Special Olympics Missouri provides year-round sports training and athletic competition in a variety of Olympic-type sports for children and adults with intellectual disabilities, giving them continuing opportunities to develop physical fitness, demonstrate courage, experience joy, and participate in sharing of gifts, skills and friendship with their families, other Special Olympics athletes and the community. Globally, the organization is the world’s largest sports organization with nearly 5 million athletes in more than 170 countries. It also is a social movement. With initiatives to activate youth, engage kids and adults with intellectual disabilities, build communities and improve the health of our athletes, Special Olympics is changing the game for people young and old.

Police Athletic League of Kansas City

The Police Athletic League of Kansas City (PAL) offers fun, interactive programs for youth and Kansas City Police Department officers. PAL is rooted in the belief that all youth deserve the opportunity to expand their horizons and realize their full potential.

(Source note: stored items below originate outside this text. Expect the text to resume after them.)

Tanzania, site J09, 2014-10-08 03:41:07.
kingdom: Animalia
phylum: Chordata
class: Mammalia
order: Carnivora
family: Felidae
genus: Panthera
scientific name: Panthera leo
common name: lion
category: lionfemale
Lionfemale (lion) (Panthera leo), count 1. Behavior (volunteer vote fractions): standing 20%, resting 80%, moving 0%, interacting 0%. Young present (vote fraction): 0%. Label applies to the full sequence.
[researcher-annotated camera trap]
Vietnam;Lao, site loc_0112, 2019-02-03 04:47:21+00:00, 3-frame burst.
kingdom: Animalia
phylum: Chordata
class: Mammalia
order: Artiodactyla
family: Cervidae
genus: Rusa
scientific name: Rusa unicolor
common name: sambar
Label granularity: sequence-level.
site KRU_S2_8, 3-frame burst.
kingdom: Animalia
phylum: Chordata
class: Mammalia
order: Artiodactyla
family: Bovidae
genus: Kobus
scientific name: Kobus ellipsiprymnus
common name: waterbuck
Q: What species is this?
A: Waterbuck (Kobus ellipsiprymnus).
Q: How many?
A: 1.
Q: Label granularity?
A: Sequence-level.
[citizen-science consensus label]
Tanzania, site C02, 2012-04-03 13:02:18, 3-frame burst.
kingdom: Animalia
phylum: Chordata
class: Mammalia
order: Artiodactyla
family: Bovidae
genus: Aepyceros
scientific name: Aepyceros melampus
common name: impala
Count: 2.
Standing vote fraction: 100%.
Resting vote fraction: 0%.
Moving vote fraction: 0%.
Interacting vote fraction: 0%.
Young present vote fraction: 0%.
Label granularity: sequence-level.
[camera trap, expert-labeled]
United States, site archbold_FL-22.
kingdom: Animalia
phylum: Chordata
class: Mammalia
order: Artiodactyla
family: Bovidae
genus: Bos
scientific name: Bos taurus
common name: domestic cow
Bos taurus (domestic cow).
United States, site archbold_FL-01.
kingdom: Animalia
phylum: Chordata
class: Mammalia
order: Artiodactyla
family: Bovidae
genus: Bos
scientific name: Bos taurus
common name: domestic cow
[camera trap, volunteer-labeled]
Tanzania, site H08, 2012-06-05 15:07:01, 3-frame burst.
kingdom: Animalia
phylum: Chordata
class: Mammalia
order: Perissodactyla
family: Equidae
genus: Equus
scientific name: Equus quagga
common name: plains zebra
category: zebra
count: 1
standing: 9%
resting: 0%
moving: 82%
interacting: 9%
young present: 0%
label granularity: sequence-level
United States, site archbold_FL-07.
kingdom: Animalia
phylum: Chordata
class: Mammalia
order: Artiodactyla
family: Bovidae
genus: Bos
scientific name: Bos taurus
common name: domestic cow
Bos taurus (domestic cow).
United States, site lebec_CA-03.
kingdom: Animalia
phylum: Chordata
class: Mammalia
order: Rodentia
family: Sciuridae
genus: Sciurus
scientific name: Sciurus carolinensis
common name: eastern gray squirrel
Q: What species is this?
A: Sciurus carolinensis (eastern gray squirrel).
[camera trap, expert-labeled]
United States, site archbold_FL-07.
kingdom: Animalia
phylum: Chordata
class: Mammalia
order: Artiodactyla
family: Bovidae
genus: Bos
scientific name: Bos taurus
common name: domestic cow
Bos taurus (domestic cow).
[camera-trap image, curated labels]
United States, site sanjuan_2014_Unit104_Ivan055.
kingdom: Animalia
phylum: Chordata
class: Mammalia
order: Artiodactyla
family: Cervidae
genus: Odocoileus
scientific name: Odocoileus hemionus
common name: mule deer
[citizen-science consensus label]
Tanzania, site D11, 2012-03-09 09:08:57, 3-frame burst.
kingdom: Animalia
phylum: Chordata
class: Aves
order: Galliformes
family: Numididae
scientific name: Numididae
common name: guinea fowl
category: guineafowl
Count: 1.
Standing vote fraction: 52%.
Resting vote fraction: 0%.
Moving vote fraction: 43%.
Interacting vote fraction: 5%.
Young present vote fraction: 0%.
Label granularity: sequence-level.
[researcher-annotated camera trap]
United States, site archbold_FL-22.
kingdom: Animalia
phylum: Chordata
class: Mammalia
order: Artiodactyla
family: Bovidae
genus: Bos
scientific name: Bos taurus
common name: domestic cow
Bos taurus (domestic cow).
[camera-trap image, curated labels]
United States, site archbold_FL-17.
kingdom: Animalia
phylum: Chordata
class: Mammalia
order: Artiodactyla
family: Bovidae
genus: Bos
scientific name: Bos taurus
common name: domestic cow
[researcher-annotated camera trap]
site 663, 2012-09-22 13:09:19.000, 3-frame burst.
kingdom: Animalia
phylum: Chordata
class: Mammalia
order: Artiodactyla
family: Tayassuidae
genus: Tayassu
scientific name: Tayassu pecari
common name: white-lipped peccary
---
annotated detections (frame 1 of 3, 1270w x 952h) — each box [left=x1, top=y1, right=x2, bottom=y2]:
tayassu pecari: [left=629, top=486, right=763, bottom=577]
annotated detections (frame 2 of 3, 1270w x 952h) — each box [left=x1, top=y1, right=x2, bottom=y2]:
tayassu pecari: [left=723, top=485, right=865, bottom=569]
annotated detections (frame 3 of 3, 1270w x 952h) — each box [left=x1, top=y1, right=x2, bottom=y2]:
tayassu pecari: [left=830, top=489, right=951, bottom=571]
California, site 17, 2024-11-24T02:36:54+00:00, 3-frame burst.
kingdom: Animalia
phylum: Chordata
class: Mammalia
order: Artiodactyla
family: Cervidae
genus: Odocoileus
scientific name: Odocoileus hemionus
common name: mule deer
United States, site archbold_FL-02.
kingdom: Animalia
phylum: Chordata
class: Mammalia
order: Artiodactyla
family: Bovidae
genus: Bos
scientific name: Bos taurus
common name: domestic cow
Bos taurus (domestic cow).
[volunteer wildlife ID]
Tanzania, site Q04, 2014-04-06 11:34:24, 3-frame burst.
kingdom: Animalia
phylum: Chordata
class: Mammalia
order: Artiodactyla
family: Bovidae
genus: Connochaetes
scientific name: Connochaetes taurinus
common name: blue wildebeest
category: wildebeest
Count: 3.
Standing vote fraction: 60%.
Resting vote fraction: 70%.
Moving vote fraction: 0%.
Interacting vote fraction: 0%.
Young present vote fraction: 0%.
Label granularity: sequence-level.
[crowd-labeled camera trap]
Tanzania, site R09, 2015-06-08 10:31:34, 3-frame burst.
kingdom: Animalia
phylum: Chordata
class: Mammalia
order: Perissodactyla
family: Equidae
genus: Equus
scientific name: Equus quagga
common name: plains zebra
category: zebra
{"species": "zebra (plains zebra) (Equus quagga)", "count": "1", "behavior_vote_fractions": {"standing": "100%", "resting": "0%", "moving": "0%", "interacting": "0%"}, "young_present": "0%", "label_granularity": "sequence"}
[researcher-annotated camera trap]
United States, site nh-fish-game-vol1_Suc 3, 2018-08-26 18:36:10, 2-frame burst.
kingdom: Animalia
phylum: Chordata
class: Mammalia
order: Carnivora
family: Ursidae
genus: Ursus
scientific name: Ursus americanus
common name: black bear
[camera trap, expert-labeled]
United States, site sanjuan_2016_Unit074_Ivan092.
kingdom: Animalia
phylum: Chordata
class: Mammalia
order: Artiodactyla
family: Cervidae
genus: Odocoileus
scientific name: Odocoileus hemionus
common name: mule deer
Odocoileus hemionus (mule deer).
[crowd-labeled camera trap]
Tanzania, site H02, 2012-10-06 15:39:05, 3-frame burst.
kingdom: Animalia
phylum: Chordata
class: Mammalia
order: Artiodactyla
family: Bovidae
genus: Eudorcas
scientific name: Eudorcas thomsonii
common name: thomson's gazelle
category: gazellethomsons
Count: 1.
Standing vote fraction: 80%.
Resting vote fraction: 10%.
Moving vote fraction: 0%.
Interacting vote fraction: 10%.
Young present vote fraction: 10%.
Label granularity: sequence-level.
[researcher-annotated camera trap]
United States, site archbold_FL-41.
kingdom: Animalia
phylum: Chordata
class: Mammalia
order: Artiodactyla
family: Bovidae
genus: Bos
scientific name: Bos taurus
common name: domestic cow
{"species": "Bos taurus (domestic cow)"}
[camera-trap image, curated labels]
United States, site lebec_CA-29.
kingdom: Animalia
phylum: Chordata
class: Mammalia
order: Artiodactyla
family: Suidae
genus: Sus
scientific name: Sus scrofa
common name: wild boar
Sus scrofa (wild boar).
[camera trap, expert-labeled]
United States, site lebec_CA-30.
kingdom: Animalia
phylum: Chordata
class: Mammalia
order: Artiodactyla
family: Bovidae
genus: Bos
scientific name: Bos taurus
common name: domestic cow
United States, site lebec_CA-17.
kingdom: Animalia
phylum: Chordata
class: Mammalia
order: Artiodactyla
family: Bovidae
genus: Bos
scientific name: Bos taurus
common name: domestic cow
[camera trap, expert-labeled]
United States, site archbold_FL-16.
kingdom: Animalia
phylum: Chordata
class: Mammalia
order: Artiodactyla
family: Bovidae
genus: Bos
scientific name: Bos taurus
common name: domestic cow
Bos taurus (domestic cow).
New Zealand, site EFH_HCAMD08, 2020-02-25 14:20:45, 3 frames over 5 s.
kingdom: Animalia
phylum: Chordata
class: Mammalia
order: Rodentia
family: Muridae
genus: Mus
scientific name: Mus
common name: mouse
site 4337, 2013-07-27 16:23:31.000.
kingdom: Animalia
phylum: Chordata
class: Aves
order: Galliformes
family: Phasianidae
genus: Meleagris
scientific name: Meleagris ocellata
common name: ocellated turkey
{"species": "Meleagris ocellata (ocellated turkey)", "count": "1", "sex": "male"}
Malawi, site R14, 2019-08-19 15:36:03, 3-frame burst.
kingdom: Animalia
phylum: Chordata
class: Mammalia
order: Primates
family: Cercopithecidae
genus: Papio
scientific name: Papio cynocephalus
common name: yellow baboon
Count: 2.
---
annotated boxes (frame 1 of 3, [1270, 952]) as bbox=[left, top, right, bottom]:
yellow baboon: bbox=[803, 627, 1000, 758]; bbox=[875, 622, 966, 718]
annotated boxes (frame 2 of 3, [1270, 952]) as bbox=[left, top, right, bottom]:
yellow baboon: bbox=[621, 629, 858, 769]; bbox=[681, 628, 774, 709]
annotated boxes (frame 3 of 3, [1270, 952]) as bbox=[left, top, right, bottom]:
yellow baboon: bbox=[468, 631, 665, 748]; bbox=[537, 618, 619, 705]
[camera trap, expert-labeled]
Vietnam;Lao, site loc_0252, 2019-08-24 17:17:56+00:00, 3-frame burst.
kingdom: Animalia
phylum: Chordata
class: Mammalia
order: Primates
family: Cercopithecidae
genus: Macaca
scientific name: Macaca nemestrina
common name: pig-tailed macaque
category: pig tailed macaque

From mountain biking to playing on the PAL baseball field, the league offers a wide range of activities that build kids’ confidence, motivation and offers a positive role model. In all PAL activities, a life skills curriculum is presented by PAL officers and all PAL youth are required to maintain a 2.0 grade point average in school or attend tutoring and make a good faith effort to raise their GPA. For KCPD officers, they learn as much from the kids as the kids learn from them. The PAL of Kansas City is a 501(c)(3) not-for-profit corporation that began as a community-oriented project in 1994 through Westside CAN Center in KCPD’s Central Patrol Division. In 1998, PAL obtained membership in the National Association of Police Athletic Leagues and incorporated as a 501(c)(3) with a board of directors and certification in the state of Missouri. All activities are funded through private donations and grants. No PAL activities are funded through the department.